___ Passagem selecionada ___
O agora independente, que saiu do PCP para se "libertar. Já não me sentia bem", garante nunca ter querido "destruir a CDU. Nunca quis nem quero, mas há uns que não perdoam por ter saído, outros que não os tivesse trazido. Os partidos são vítimas das pessoas, é isso". E sente-se independente por isso? "Não só por isso... a campanha, esta e a de 2017, foi paga por mim. Deixei de ter ligações a partidos".

"Tenho legitimidade para dizer, olhe como dizia o outro: "deixem-me trabalhar". E até lhe digo, voltei a ser candidato porque sabia que as pessoas ficariam revoltadas comigo se não o fizesse, porque ganharia o PSD. E daqui a quatro anos se tiver saúde e força voltarei. Sou forte, sabe... não viro às costas à luta. Se for preciso, agora espero que não seja, não hesitarei em pedir novas eleições. Peniche precisa de desenvolvimento, não de bloqueios".

António Camilo, presidente da Junta de Freguesia da Golegã eleito em 2013 e 2017 nas listas do PS, derrubou José Veiga Maltez, histórico autarca socialista que geriu os destinos do concelho durante 20 anos [de 1997 a 2013 e depois de 2017 a 2021] e que se candidatava a mais quatro anos. "As pessoas andam fartas dos partidos políticos. Fui incentivado a candidatar-me por amigos, pessoas conhecidas... e cresceu em mim essa motivação, mas só iria num movimento independente. E foi o que aconteceu". Estava desiludido com o PS? "A política não é um emprego. Fui durante 14 anos dirigente do Futebol Clube Golganense, sempre estive ligado ao associativismo, e sei dizer-lhe que o futebol é coisa muita mais séria que a política, há altruísmo". A candidatura de um ex-autarca PS com apoio do PSD é uma candidatura independente? "Eu sou independente, nunca fui militante. Na minha lista [2021ÉoAno] havia pessoas ligadas a outros partidos, simpatizantes do PSD, da CDU, do PS e do CDS. Mas, por exemplo, na lista do PS... o candidato à Assembleia Municipal era o líder do CDS aqui. Parece-lhe estranho?" ... Um bocado, sim. "Parece a pré-época do futebol, não é?"

Manuel Cordeiro, que diz "nunca ter tido grande inclinação política nem sequer desejei ser presidente de câmara" e que foi candidato nas listas do PSD em 2009 e militante por breve tempo - "talvez um ano e pouco, saí em 2011" - foi a votos com apoio do PS e do CDS e voltou a ganhar a presidência da câmara. Este ano já contava com a vitória, mas em 2017 foi diferente. "Nunca se viu tanta gente na praça, até houve uma pessoa que se aproximou de mim com um quadro que dizia:"Chegou o 25 de Abril à Pesqueira". Com José Tulha [presidente de câmara eleito pelo PSD] havia um marasmo muito grande. E isso mudou".

O reeleito autarca, numa câmara que só teve quatro presidentes em 45 anos, e dois deles pai e filho, afirma que "seria redutor candidatar-me por um partido. Tive esses convites, do próprio PSD, mas recusei. E ter apoio do PS e do CDS não faz diferença, é uma decisão [deles] pragmática". Se lhe oferecessem apoio logístico ou dinheiro não aceitaria? "Não, não aceitava. E nem sequer precisava. Agora em 2017 avancei com o meu dinheiro". Só não percebo o apoio do CDS que também foi a votos em coligação com o PSD... "É uma coligação só de nome. O líder local queria apoiar a minha candidatura, mas a direção nacional decidiu outra coisa. E ele demitiu-se quando soube disso".
___ Amostra dos dados ___
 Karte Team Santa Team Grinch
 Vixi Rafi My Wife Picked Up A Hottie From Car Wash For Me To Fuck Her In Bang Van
___
O que fazer ::
a. As afirmações seguintes estão de acordo com o texto sobre os autarcas independentes? (i) António Camilo foi militante do PS. (ii) Manuel Cordeiro pagou com o seu próprio dinheiro a candidatura de 2017. (iii) José Veiga Maltez geriu o concelho da Golegã durante 20 anos. Responda sim ou não a cada uma e cite exatamente as palavras do texto que decidem a resposta.
b. Durante quantos anos foi António Camilo dirigente do Futebol Clube Golganense, segundo o texto sobre os autarcas independentes?
c. Dê seguimento ao texto sobre os autarcas independentes a partir da última frase apresentada.

Respostas por tarefa ::
a.
(i) Não: "Eu sou independente, nunca fui militante."
(ii) Sim: "Agora em 2017 avancei com o meu dinheiro".
(iii) Sim: "geriu os destinos do concelho durante 20 anos".

b. Durante 14 anos.

c.
A "Batalha é de Todos" é também de Raul Castro, deputado socialista, 72 anos, que regressou [foi presidente entre 1989 e 1997 em listas do CDS] e venceu agora o PSD. Nos últimos anos, desde 2009, foi presidente de câmara em Leiria. Saiu em em 2019 para ocupar o lugar de deputado. É centrista ou já foi e é agora socialista? "Nem uma coisa nem outra. Toda a gente sabe que sou independente. E aqui na Batalha não há questões ideológicas, há é que resolver problemas, ter a capacidade de conseguir resolver".

O "novo" presidente afirma que a "vantagem de ser independente é poder agregar pessoas que não votariam em escolhas partidárias. O protesto silencioso de que muitas vezes se fala. A maioria absoluta que tive é também isso e o facto das pessoas me conhecerem, saberem do que sou capaz, de estar virado para as pessoas. Em 2009 quando me convidaram para Leiria tinha uma condição: sou eu que faço as listas para a câmara e para as juntas. Inicialmente recusaram...mas depois vieram ter comigo a dizer que sim, que aceitavam. O que aconteceu? Ganhei as eleições".

Ricardo Nascimento já vai para o terceiro mandato. Entre 1993 e 2013 foi deputado na Assembleia Municipal da Ribeira Brava pelo PSD e depois presidente de câmara, mas "depois [em 2017] disseram-me que não contavam comigo. E eu gostava mais da terra do que do partido. Por isso, fui candidato pelo Ribeira Brava Primeiro como independente. Um movimento nascido na terra, por pessoas do próprio concelho". Independente? Mas foi com apoio do CDS, do PPM do MPT e do PDR... "Sim, independente. Esses partidos olharam para o concelho e perceberam que era uma mais-valia apoiarem-me". E agora em 2021 voltou a ter o apoio do PSD, aliás anunciado em 2020, e manteve o do CDS... "O Miguel Albuquerque mostrou-se interessado em apoiar-me e além do mais as relações com o governo regional foram de excelência". Parece um namoro, um regresso ao PSD... "[riso]... Isso são outras águas. Não tenho qualquer filiação, mas sempre fui social-democrata". Um independente social-democrata? "Sim, pode ser isso..."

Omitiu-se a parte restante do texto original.